After three years break due to covid restrictions, BSARU headed north for our annual Winter Skills training in early March.
Scotland had seen weeks of mild temperatures, but wintery conditions returned to the Cairngorms in in time to enable team members the opportunity to work together using crampons, ice axes and snow probes.
On Saturday, the sky was blue, the snow was perfect powder on a firmer crust and some team members were wishing we were on skis!
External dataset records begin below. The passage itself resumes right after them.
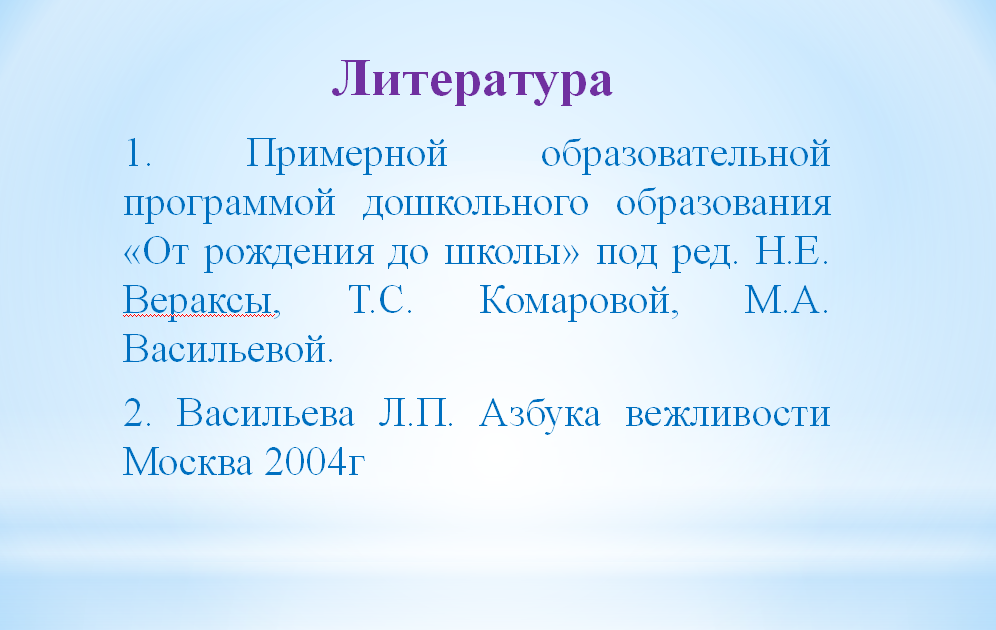 Литература

1. Примерной образовательной программой дошкольного образования «От рождения до школы» под ред. Н.Е. Вераксы, Т.С. Комаровой, М.А. Васильевой.

2. Васильева Л.П. Азбука вежливости Москва 2004г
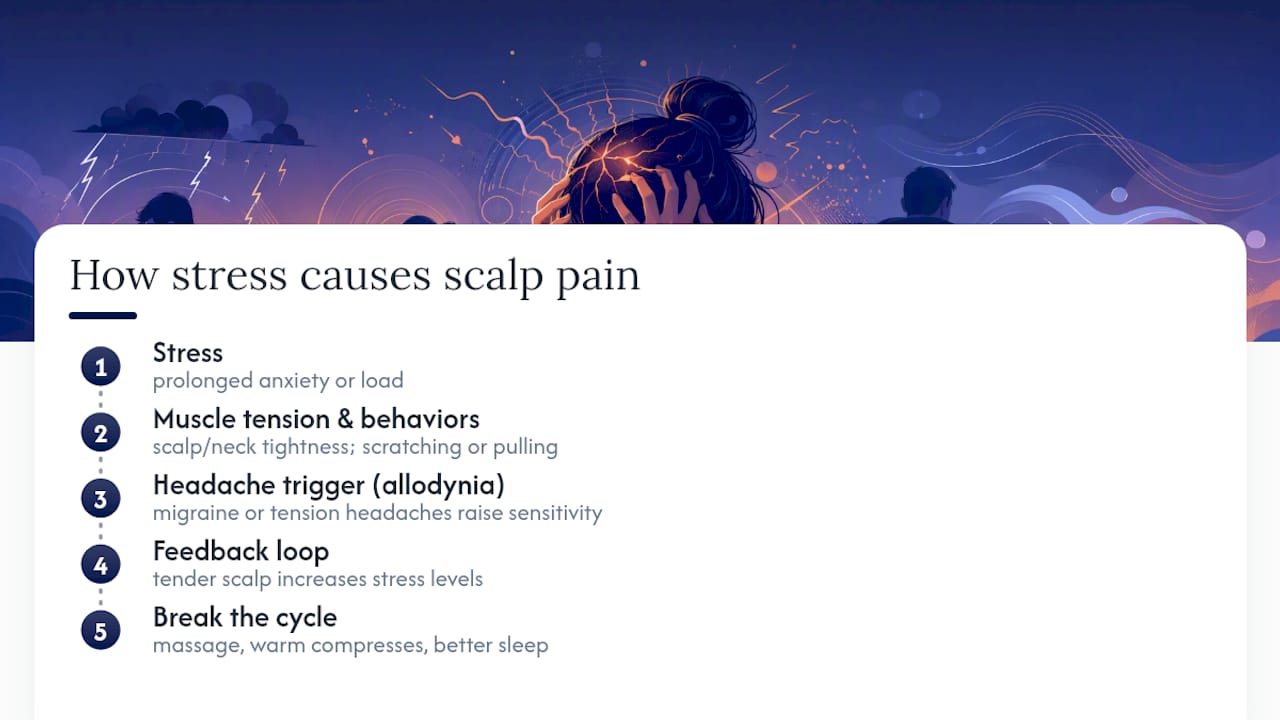 How stress causes scalp pain

1 Stress
prolonged anxiety or load

2 Muscle tension & behaviors
scalp/neck tightness; scratching or pulling

3 Headache trigger (allodynia)
migraine or tension headaches raise sensitivity

4 Feedback loop
tender scalp increases stress levels

5 Break the cycle
massage, warm compresses, better sleep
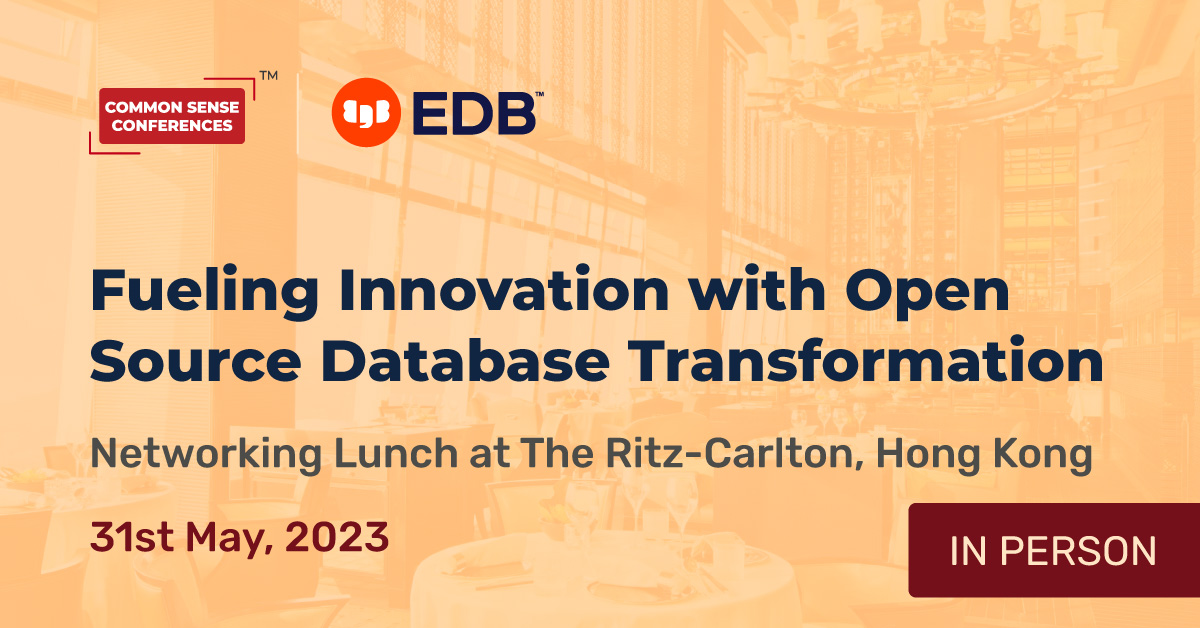 COMMON SENSE CONFERENCES™

EDB™

Fueling Innovation with Open Source Database Transformation

Networking Lunch at The Ritz-Carlton, Hong Kong

31st May, 2023

IN PERSON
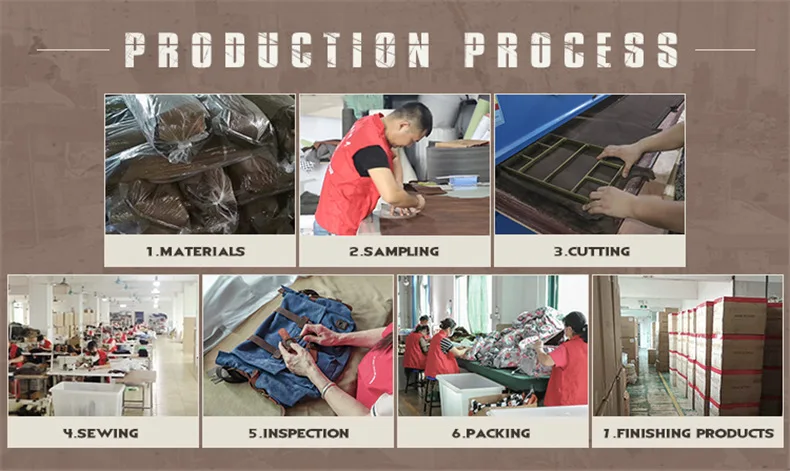 PRODUCTION PROCESS

1.MATERIALS

2.SAMPLING

3.CUTTING

4.SEWING

5.INSPECTION

6.PACKING

7.FINISHING PRODUCTS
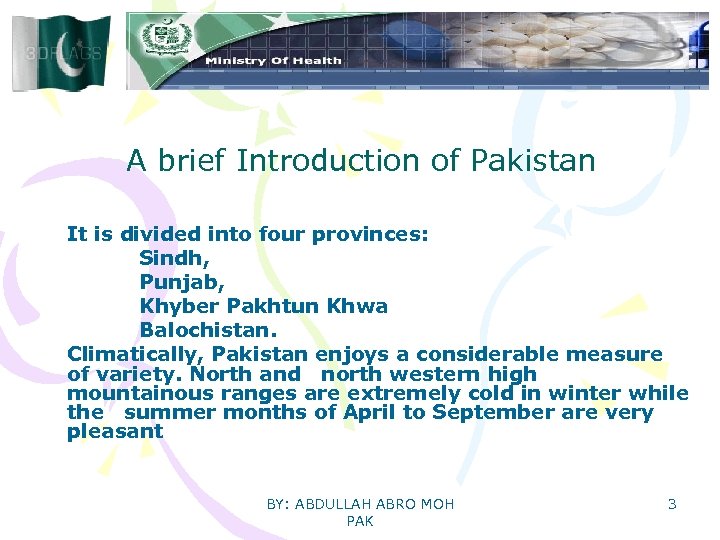 3DFLAGS

Ministry Of Health

A brief Introduction of Pakistan

It is divided into four provinces:
Sindh,
Punjab,
Khyber Pakhtun Khwa
Balochistan.

Climatically, Pakistan enjoys a considerable measure of variety. North and north western high mountainous ranges are extremely cold in winter while the summer months of April to September are very pleasant

BY: ABDULLAH ABRO MOH PAK

3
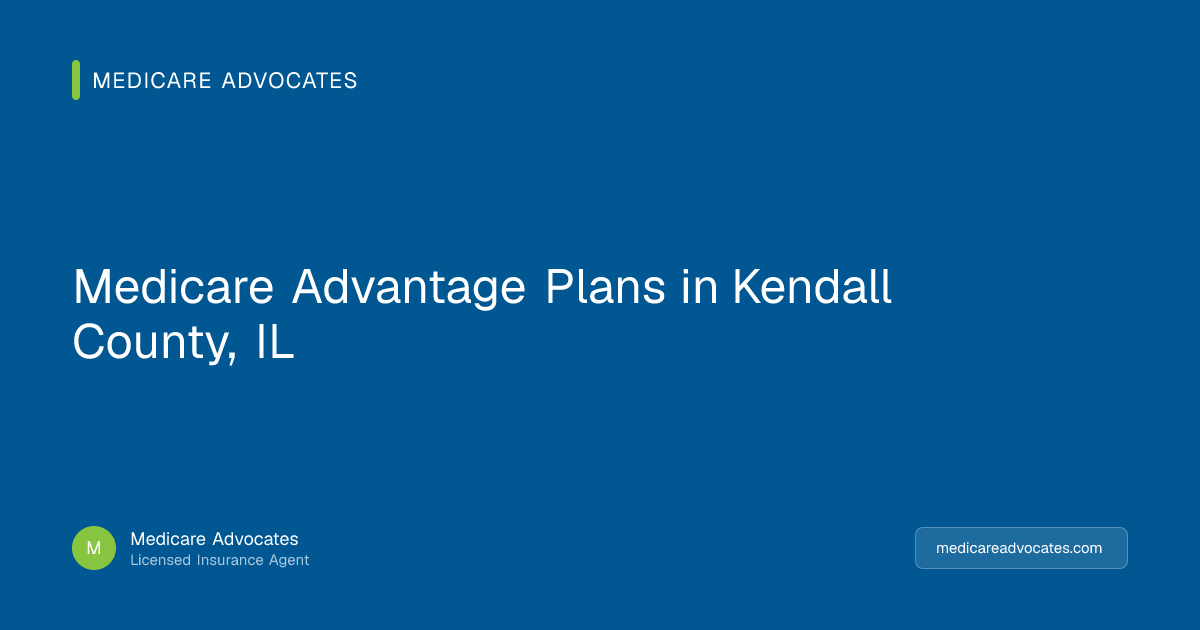 MEDICARE ADVOCATES

Medicare Advantage Plans in Kendall County, IL

M

Medicare Advocates
Licensed Insurance Agent

medicareadvocates.com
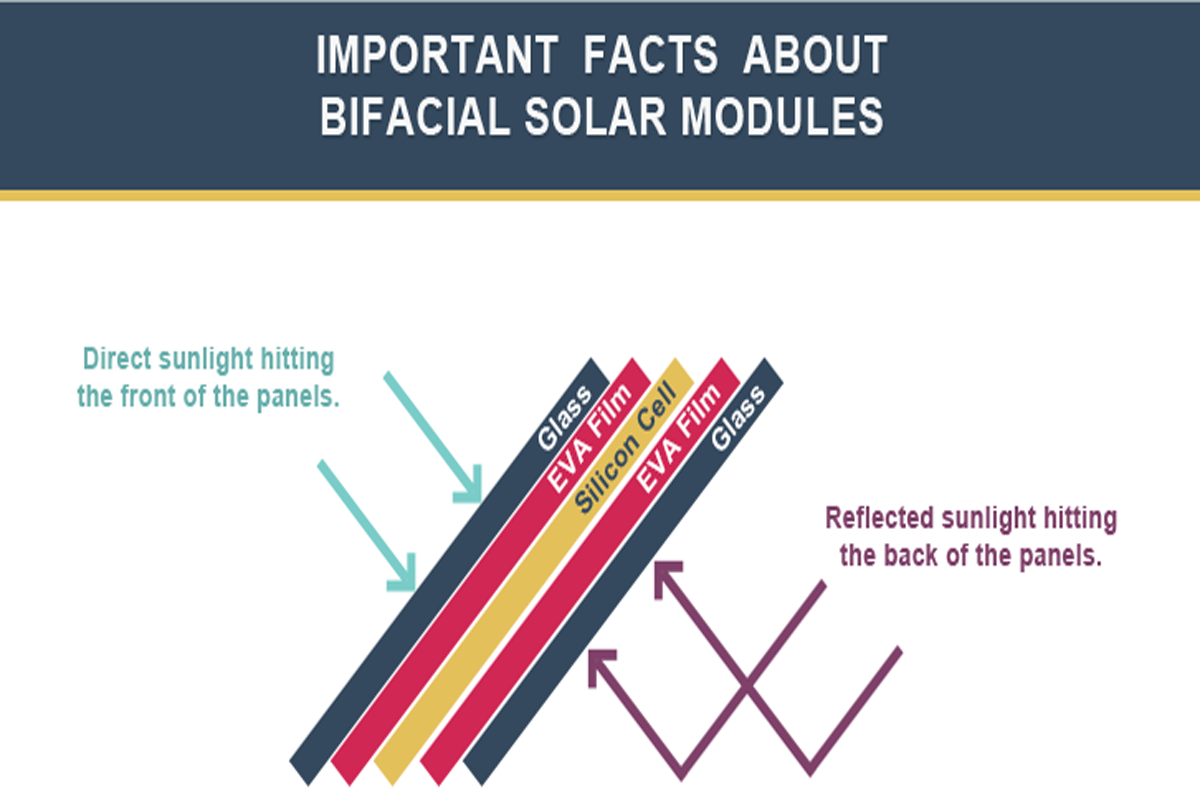 IMPORTANT FACTS ABOUT BIFACIAL SOLAR MODULES

Direct sunlight hitting the front of the panels.

Glass
EVA Film
Silicon Cell
EVA Film
Glass

Reflected sunlight hitting the back of the panels.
We engaged the services of two local guides and members of Cairngorm MRT - John Lyall and Jonathan Preston, experts in winter mountaineering and rescues.
We walked in to Coire a t'Sneachda where we practised basic personal skills - moving on crampons and ice axe arrests, then moved on to setting up belays to lower people and stretchers in snow and ice.
On Sunday the snowpack was changing. Strong winds had been blowing spindrift off the tops all of Saturday and the strength of wind had picked up overnight, with drifting snow creating a lot of wind-slab higher up.
We worked in Coire na Ciste where the warmer lower temperatues had consolidated the snow. Having done a table-top avalanche rescue exercise on Saturday evening, we put things into practice, picking safe routes in to the simulated avalanche area before conducting transceiver searches. We also revised and refined our use of snow probes and digging techniques.